Cultivo y cuidados del lirio amarillo
El lirio amarillo pertenece a la familia de las Iridáceas y al género Iris, el cual está compuesto por más de 300 especies de plantas rizomatosas y bulbosas que tienen su origen en las zonas más templadas de Europa, África, América y Asia. También se conoce por otros nombres como lirio de agua, acoro amarillo, lirio espadaña, espadañal o espadaña fina.

Puede llegar a alcanzar el metro de altura y el medio de anchura, y tiene hojas de color verde claro que alcanzan un máximo de un metro de longitud. Sus flores son amarillas y preciosas, de unos 8 centímetros como casi todos los lirios, teniendo 3 pétalos externos caídos y 3 internos erectos. Florece desde que comienza la primavera hasta que empieza el verano, y da frutos en forma de cápsula.

Cuidados básicos

– Ubicación: se suele utilizar especialmente junto a estanques o en jardines acuáticos que tienen poca profundidad. Puede vivir perfectamente tanto a pleno sol como en zonas de sombra ligera.

– Temperatura: al ser una planta rústica puede soportar heladas, aunque no es recomendable que sean muchas ni que tengan temperaturas inferiores a -8ºC.

– Suelo: no es muy exigente en este sentido, y le valdrá cualquier tipo de suelo al que le añadas materia orgánica.

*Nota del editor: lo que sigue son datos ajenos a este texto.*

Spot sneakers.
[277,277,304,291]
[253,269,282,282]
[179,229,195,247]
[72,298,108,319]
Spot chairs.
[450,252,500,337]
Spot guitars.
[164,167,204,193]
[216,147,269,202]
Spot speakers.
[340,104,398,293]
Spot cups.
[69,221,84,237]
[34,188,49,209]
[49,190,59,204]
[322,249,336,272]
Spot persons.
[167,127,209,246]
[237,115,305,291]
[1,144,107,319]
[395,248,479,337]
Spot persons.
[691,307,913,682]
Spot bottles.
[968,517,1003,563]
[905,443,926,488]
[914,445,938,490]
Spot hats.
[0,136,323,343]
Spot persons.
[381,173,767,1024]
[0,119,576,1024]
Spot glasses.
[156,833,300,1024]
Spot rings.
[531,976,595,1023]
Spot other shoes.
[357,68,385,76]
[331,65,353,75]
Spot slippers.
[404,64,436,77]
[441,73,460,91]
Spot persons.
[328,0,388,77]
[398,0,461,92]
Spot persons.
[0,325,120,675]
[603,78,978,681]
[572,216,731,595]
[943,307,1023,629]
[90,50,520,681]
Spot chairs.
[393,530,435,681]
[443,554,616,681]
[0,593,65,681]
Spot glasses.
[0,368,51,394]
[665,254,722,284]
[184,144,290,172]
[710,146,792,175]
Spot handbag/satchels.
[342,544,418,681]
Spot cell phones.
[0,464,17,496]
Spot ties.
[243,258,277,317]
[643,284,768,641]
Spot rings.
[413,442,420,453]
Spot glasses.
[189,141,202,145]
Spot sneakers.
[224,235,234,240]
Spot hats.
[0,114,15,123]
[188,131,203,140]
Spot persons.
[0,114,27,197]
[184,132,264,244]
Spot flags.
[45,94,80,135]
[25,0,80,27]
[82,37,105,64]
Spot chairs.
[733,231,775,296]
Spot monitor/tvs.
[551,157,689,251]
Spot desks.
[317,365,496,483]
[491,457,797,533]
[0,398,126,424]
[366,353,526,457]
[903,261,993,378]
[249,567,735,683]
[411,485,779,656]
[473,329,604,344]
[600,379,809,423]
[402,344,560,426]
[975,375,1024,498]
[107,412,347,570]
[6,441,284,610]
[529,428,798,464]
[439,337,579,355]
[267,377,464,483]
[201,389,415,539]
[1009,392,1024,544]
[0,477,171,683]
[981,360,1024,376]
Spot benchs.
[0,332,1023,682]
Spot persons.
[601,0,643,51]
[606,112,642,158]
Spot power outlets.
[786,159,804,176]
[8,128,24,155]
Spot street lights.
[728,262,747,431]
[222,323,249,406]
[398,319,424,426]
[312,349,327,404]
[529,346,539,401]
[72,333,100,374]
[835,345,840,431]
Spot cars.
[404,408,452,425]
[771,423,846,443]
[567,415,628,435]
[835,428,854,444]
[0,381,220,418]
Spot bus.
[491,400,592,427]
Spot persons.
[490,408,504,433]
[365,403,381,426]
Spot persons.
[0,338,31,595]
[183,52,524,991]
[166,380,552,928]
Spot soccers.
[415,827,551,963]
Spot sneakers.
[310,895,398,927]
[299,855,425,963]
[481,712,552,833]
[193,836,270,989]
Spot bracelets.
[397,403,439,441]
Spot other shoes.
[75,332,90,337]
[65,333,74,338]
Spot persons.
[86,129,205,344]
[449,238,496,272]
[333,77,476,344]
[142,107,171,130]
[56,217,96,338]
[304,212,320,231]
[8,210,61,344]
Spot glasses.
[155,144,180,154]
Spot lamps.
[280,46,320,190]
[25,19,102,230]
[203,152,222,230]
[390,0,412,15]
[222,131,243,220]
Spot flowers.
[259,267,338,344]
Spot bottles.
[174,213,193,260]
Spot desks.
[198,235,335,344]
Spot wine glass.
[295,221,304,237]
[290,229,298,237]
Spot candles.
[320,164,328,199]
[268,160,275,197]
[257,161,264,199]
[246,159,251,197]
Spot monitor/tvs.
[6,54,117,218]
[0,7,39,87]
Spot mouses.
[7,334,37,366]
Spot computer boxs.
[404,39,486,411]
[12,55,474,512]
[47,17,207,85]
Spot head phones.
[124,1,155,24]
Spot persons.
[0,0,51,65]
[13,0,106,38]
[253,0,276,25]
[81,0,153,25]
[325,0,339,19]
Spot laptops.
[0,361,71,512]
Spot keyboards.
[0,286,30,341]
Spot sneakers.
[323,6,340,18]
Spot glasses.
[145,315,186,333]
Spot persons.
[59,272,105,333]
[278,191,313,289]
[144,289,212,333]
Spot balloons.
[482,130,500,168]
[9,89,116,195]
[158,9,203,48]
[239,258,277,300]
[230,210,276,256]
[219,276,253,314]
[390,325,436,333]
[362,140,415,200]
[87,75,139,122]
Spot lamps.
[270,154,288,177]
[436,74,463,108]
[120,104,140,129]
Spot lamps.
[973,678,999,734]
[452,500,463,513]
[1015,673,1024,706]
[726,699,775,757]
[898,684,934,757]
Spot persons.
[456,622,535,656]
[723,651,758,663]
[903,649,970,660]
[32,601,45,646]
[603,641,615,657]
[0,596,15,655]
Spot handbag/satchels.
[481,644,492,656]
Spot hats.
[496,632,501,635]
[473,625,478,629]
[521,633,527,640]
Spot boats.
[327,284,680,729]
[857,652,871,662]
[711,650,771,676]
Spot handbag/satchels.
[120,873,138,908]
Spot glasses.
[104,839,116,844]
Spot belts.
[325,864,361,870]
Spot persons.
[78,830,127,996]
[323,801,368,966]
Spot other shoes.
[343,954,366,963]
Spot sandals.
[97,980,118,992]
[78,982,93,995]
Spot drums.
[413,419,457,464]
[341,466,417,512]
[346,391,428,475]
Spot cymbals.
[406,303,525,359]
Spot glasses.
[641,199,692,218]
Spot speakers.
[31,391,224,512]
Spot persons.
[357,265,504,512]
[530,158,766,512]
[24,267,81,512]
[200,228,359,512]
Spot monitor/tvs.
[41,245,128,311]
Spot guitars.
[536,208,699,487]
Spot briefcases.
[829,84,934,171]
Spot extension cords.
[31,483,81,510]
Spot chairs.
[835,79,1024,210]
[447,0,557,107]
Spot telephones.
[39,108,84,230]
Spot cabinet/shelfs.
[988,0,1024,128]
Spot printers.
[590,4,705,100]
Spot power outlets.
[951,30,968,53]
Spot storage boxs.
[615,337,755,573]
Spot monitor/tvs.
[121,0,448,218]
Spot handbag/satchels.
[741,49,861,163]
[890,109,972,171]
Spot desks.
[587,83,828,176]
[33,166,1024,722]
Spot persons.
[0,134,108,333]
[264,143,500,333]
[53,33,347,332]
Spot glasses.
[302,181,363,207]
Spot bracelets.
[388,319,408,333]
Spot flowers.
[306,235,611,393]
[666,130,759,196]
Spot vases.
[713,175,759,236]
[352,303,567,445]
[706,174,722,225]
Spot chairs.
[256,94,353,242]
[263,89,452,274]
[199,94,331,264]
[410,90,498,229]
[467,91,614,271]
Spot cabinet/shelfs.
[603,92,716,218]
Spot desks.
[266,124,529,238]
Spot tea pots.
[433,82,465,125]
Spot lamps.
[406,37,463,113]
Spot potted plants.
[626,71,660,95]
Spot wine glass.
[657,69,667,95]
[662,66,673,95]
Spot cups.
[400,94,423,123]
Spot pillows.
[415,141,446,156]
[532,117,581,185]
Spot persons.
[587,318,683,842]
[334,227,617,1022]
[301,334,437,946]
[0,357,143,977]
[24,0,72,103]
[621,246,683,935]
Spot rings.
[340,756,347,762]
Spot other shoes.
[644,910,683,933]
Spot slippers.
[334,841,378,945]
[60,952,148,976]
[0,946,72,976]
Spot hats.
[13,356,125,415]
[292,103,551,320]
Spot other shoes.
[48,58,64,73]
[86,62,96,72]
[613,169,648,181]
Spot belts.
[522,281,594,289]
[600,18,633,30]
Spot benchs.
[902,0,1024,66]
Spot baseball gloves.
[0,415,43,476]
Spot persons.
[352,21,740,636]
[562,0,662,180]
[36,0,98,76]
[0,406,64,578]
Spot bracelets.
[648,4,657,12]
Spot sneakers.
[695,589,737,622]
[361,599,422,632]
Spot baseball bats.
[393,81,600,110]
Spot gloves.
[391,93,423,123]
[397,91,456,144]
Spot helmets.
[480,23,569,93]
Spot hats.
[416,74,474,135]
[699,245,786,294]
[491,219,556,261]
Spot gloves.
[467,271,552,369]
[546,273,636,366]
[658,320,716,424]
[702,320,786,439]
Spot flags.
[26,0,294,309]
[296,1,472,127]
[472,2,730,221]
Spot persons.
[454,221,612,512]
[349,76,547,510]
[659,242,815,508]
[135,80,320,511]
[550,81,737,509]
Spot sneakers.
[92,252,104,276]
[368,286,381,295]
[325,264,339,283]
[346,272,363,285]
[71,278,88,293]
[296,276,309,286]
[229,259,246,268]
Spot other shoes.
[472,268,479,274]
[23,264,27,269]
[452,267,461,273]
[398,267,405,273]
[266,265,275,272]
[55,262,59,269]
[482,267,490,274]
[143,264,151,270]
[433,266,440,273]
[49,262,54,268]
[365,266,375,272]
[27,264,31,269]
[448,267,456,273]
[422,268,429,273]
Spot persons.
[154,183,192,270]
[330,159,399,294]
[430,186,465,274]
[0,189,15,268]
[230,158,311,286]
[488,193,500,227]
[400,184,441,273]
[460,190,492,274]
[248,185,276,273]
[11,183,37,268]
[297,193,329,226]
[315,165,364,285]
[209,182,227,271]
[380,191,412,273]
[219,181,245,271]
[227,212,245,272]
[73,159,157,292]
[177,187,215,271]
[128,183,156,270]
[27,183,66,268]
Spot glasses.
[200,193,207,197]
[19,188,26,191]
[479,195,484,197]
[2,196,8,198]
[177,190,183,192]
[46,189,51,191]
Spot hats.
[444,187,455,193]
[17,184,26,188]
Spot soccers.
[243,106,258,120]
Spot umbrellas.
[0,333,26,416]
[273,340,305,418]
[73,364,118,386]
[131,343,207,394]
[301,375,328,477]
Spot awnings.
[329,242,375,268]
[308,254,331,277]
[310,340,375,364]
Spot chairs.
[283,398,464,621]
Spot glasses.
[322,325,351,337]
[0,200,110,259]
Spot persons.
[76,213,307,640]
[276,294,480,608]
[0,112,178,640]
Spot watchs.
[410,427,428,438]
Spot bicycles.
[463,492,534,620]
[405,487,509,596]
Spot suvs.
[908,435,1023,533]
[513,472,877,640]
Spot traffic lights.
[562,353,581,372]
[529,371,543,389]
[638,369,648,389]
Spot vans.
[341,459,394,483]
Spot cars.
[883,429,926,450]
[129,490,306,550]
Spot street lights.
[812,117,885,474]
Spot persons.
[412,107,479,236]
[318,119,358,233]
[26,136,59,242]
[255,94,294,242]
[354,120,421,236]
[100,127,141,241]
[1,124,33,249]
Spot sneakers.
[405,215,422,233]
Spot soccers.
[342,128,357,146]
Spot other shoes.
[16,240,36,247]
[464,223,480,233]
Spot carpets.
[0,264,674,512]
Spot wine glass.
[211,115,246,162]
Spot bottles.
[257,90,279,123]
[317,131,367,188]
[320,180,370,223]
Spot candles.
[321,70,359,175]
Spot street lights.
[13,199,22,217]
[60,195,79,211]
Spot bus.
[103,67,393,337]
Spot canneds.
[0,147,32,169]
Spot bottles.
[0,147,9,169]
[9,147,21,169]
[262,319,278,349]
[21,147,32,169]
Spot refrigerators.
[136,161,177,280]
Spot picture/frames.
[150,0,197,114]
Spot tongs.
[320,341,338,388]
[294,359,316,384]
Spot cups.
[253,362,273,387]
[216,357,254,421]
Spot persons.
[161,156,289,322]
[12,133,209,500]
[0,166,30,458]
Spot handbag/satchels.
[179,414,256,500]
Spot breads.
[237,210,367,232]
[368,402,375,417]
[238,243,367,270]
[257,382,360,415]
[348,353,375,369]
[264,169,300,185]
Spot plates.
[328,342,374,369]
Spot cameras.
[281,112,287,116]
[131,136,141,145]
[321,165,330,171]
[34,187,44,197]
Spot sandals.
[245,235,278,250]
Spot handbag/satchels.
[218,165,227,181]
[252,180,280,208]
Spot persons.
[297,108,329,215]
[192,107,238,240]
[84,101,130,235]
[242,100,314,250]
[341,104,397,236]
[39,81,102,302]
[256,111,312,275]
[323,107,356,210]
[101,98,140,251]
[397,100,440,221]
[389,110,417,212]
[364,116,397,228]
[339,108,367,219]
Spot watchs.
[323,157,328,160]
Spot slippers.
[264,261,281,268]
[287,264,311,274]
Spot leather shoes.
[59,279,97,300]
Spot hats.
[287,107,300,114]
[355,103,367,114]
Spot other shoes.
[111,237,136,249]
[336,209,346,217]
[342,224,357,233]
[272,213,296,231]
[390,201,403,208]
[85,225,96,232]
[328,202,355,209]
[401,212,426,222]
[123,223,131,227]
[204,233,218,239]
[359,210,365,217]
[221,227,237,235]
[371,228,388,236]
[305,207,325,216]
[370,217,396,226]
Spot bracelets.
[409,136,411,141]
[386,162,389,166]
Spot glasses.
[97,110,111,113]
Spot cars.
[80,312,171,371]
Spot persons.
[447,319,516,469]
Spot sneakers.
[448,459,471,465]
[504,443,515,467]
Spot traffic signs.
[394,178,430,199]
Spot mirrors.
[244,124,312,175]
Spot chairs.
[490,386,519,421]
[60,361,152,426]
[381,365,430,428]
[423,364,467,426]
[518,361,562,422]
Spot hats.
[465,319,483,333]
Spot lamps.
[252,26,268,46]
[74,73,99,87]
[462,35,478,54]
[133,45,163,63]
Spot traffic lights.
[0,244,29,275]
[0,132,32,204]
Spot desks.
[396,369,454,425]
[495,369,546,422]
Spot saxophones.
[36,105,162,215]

– Plantación: debes hacerla en otoño-invierno, dejando siempre unos 50 centímetros de distancia entre cada rizoma.

Cultivo y cuidados del lirio amarillo
– Riego: si no lo plantas en agua necesitará riegos muy abundantes y frecuentes.

– Abono: será suficiente con añadir fertilizante orgánico a la tierra antes de la plantación.

– Plagas y enfermedades: es muy resistente a todas ellas, únicamente aparecerán si te descuidas mucho y no le prestas unas atenciones mínimas.

– Multiplicación: la mejor opción es hacerla por división de rizomas, ya sea durante el otoño o bien cuando comience la primavera.